Klassische PR verändert sich stark. Was bleibt unverzichtbar und was hat ausgedient?

Mareen Eichinger: Unverzichtbar bleibt journalistisches Denken: Relevanz, Kontext und Einordnung. Ausgedient hat PR als reine Platzierungsdisziplin. Medien sind keine Verstärker für beliebige Botschaften, sondern Filter für Inhalt und Substanz. Wer das nicht versteht, wird nicht mehr gehört.

Wie verändert sich die Rolle von Agenturen 2026: Dienstleister, Sparringspartner oder strategische Mitdenker?

Mareen Eichinger: Agenturen müssen strategische Sparringspartner sein. Umsetzung allein wird austauschbar oder automatisiert. Der eigentliche Mehrwert liegt darin, Führungsteams zu challengen, Prioritäten zu schärfen und auch unbequeme Wahrheiten auszusprechen.

Vertrauen ist ein großes Wort. Woran scheitert es in der Kommunikation deiner Erfahrung nach am häufigsten?

Mareen Eichinger: An Widersprüchen zwischen Anspruch und Wirklichkeit, zwischen interner Kultur und externer Botschaft. Vertrauen entsteht nicht durch perfekte Kommunikation, sondern durch Konsistenz. Wer sich ständig neu erfindet, wirkt nicht dynamisch, sondern unglaubwürdig.

Gibt es Trends oder Buzzwords, die du 2026 bewusst nicht mehr hören möchtest?

Mareen Eichinger: Alles, was suggeriert, dass Tools Strategie ersetzen. „KI regelt das“ ist ein gefährlicher Satz.
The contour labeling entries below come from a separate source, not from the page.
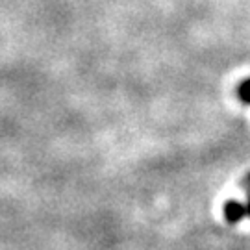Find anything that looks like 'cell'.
I'll list each match as a JSON object with an SVG mask.
<instances>
[{
	"instance_id": "3957f363",
	"label": "cell",
	"mask_w": 250,
	"mask_h": 250,
	"mask_svg": "<svg viewBox=\"0 0 250 250\" xmlns=\"http://www.w3.org/2000/svg\"><path fill=\"white\" fill-rule=\"evenodd\" d=\"M243 188H245V191H247V197H249V200H247V217H250V174L247 176V178L243 180Z\"/></svg>"
},
{
	"instance_id": "7a4b0ae2",
	"label": "cell",
	"mask_w": 250,
	"mask_h": 250,
	"mask_svg": "<svg viewBox=\"0 0 250 250\" xmlns=\"http://www.w3.org/2000/svg\"><path fill=\"white\" fill-rule=\"evenodd\" d=\"M237 95H239V99H241L243 102L250 104V78L249 80H245L243 83H239V87H237Z\"/></svg>"
},
{
	"instance_id": "6da1fadb",
	"label": "cell",
	"mask_w": 250,
	"mask_h": 250,
	"mask_svg": "<svg viewBox=\"0 0 250 250\" xmlns=\"http://www.w3.org/2000/svg\"><path fill=\"white\" fill-rule=\"evenodd\" d=\"M247 217V206L237 200H228L224 204V219L230 224H237Z\"/></svg>"
}]
</instances>
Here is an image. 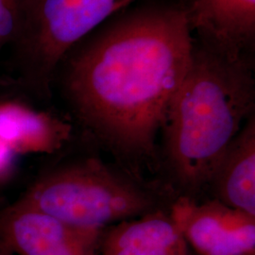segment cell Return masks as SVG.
Masks as SVG:
<instances>
[{"mask_svg":"<svg viewBox=\"0 0 255 255\" xmlns=\"http://www.w3.org/2000/svg\"><path fill=\"white\" fill-rule=\"evenodd\" d=\"M214 199L255 217V117L231 141L211 176Z\"/></svg>","mask_w":255,"mask_h":255,"instance_id":"cell-10","label":"cell"},{"mask_svg":"<svg viewBox=\"0 0 255 255\" xmlns=\"http://www.w3.org/2000/svg\"><path fill=\"white\" fill-rule=\"evenodd\" d=\"M102 255H189V246L168 212L155 210L102 231Z\"/></svg>","mask_w":255,"mask_h":255,"instance_id":"cell-9","label":"cell"},{"mask_svg":"<svg viewBox=\"0 0 255 255\" xmlns=\"http://www.w3.org/2000/svg\"><path fill=\"white\" fill-rule=\"evenodd\" d=\"M22 2L23 0H0V55L15 36Z\"/></svg>","mask_w":255,"mask_h":255,"instance_id":"cell-11","label":"cell"},{"mask_svg":"<svg viewBox=\"0 0 255 255\" xmlns=\"http://www.w3.org/2000/svg\"><path fill=\"white\" fill-rule=\"evenodd\" d=\"M254 54H237L194 37L191 60L167 110L164 160L183 197L195 199L231 141L255 116Z\"/></svg>","mask_w":255,"mask_h":255,"instance_id":"cell-2","label":"cell"},{"mask_svg":"<svg viewBox=\"0 0 255 255\" xmlns=\"http://www.w3.org/2000/svg\"><path fill=\"white\" fill-rule=\"evenodd\" d=\"M71 125L17 100H0V143L15 156L52 154L68 142Z\"/></svg>","mask_w":255,"mask_h":255,"instance_id":"cell-8","label":"cell"},{"mask_svg":"<svg viewBox=\"0 0 255 255\" xmlns=\"http://www.w3.org/2000/svg\"><path fill=\"white\" fill-rule=\"evenodd\" d=\"M193 40L182 1L148 2L116 13L58 66L76 119L138 180L158 163V135Z\"/></svg>","mask_w":255,"mask_h":255,"instance_id":"cell-1","label":"cell"},{"mask_svg":"<svg viewBox=\"0 0 255 255\" xmlns=\"http://www.w3.org/2000/svg\"><path fill=\"white\" fill-rule=\"evenodd\" d=\"M19 200L68 224L95 230L161 209L138 179L92 157L47 170Z\"/></svg>","mask_w":255,"mask_h":255,"instance_id":"cell-3","label":"cell"},{"mask_svg":"<svg viewBox=\"0 0 255 255\" xmlns=\"http://www.w3.org/2000/svg\"><path fill=\"white\" fill-rule=\"evenodd\" d=\"M135 0H23L10 46L18 82L37 98L51 97L58 66L84 37Z\"/></svg>","mask_w":255,"mask_h":255,"instance_id":"cell-4","label":"cell"},{"mask_svg":"<svg viewBox=\"0 0 255 255\" xmlns=\"http://www.w3.org/2000/svg\"><path fill=\"white\" fill-rule=\"evenodd\" d=\"M192 33L237 54H255V0H183Z\"/></svg>","mask_w":255,"mask_h":255,"instance_id":"cell-7","label":"cell"},{"mask_svg":"<svg viewBox=\"0 0 255 255\" xmlns=\"http://www.w3.org/2000/svg\"><path fill=\"white\" fill-rule=\"evenodd\" d=\"M102 231L68 224L21 200L0 209V246L14 255H97Z\"/></svg>","mask_w":255,"mask_h":255,"instance_id":"cell-5","label":"cell"},{"mask_svg":"<svg viewBox=\"0 0 255 255\" xmlns=\"http://www.w3.org/2000/svg\"><path fill=\"white\" fill-rule=\"evenodd\" d=\"M169 214L199 255H255V217L218 200L180 196Z\"/></svg>","mask_w":255,"mask_h":255,"instance_id":"cell-6","label":"cell"},{"mask_svg":"<svg viewBox=\"0 0 255 255\" xmlns=\"http://www.w3.org/2000/svg\"><path fill=\"white\" fill-rule=\"evenodd\" d=\"M0 255H14L13 254H11L10 252H9L8 250L4 249L3 247L0 246Z\"/></svg>","mask_w":255,"mask_h":255,"instance_id":"cell-13","label":"cell"},{"mask_svg":"<svg viewBox=\"0 0 255 255\" xmlns=\"http://www.w3.org/2000/svg\"><path fill=\"white\" fill-rule=\"evenodd\" d=\"M16 160L17 156L0 143V186L9 182L14 175Z\"/></svg>","mask_w":255,"mask_h":255,"instance_id":"cell-12","label":"cell"}]
</instances>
Technologie verstärkt, was da ist, aber sie ersetzt keine Einordnung und keine Verantwortung.

Wenn du deine Arbeit auf einen Satz reduzieren müsstest: Was sollte Kommunikation 2026 wirklich leisten?

Mareen Eichinger: Sie sollte Orientierung geben, in einer Zeit, in der vieles schneller wird, aber immer weniger klar.